- _Tasks_:
a - Decide whether each statement below agrees with the text about Sally A. Connolly's book Never Better. Answer yes or no, and quote the words of the text that decide it.
(i) Connolly's husband died of brain cancer after thirty-seven years of marriage.
(ii) Before her husband's death, Connolly worked as a nurse.
(iii) The book covers the first five years after her loss.
b - According to the text about Sally A. Connolly's book Never Better, who is the director of the Medford Family Network?
c - Pick up the text about Sally A. Connolly's book Never Better, and continue it from where it stops, not the data that follows it.

- _Document segment_:
=== Begin Enclosure ===
A journal of healing blends pop culture and social research into reflections about the present and past.
The majority of women in the United States are living without a spouse, and for many, being single is a return to a status given up long ago. Sally A. Connolly, a former school counselor and teacher, was thrust into widowhood—and living single—by the loss of her husband of thirty-seven years to brain cancer. In order to cope, Connolly turned to writing, and her recently published book, Never Better: All Things Considered, chronicles the first two years of her journey toward healing.
In a series of essays, Connolly weaves the past and the present into reflections about pop culture, social research, and new events. Her writings show how, with the help of family and faith, a newfound outlet can help life can begin again.
Marie Cassidy, director of the Medford Family Network, says that “Never Better is an inspiring look at the transition from loss to renewal. We are both enlightened and entertained as we join the author on her journey to new life.”
More information is available on the author’s website, www.neverbetter.net.
This personal collection of essays and opinions provides insight into the author’s life transitions. After a long and happy marriage, Sally Connolly encounters the sudden realization of life without her soul mate, partner and best friend. Through her writing, she is able to deal with loss and a renewed spirit.
=== End Enclosure ===
- _Source information_:
=== Begin Enclosure ===
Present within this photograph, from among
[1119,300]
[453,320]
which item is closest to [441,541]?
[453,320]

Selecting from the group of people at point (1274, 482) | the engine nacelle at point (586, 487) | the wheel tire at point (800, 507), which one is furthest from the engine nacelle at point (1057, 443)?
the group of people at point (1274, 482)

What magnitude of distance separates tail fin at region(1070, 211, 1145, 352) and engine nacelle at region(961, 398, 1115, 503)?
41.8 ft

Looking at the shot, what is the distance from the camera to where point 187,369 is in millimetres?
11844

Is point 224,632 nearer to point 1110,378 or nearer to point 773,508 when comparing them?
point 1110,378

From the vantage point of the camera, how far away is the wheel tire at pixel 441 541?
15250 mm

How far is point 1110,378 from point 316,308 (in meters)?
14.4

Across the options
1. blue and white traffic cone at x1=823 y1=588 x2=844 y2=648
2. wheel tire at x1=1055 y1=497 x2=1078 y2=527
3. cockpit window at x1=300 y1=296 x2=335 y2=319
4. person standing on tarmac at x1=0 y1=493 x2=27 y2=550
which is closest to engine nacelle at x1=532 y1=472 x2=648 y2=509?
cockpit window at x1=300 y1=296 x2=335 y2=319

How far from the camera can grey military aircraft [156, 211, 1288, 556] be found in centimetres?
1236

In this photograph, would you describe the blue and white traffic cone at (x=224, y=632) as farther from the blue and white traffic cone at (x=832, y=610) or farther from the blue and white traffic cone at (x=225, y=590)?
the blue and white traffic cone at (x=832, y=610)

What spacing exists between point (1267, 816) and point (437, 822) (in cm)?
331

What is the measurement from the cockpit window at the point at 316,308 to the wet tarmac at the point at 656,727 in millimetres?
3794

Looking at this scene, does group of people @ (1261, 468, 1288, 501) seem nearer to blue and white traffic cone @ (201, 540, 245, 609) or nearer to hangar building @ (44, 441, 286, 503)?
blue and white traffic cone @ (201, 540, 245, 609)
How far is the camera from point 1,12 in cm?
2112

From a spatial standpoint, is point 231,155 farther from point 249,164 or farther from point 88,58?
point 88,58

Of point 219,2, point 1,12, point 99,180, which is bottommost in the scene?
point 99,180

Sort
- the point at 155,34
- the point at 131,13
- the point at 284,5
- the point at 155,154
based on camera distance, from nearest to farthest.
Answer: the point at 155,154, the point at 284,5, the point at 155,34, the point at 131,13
=== End Enclosure ===
- _Answers by task_:
a -
(i) Yes: "the loss of her husband of thirty-seven years to brain cancer"
(ii) No: "a former school counselor and teacher"
(iii) No: "chronicles the first two years of her journey toward healing"

b - Marie Cassidy is the director of the Medford Family Network.

c -
This is very much a terrific self-help book for those who may be experiencing similar loss. The writing is thoughtful, insightful and honest. In some ways the book is reminiscent in style to Andre Dubus’ Meditations from a Movable Chair.
This book is a perfect companion piece to her first book, A BOY FROM LAWRENCE: The Collected Writings of Eugene F. Connolly, which was reviewed here on MyShelf. Each entry is a look inside the experiences of Sally’s emotional roller coaster, and bestows a touch of divine grace to the reader….In the writing of this work, Ms. Connolly gives our feelings and emotions validity, and allows us, through her experiences, to know that we are not alone in life, grief and sorrow. That along is worth the price of admission! ENJOY!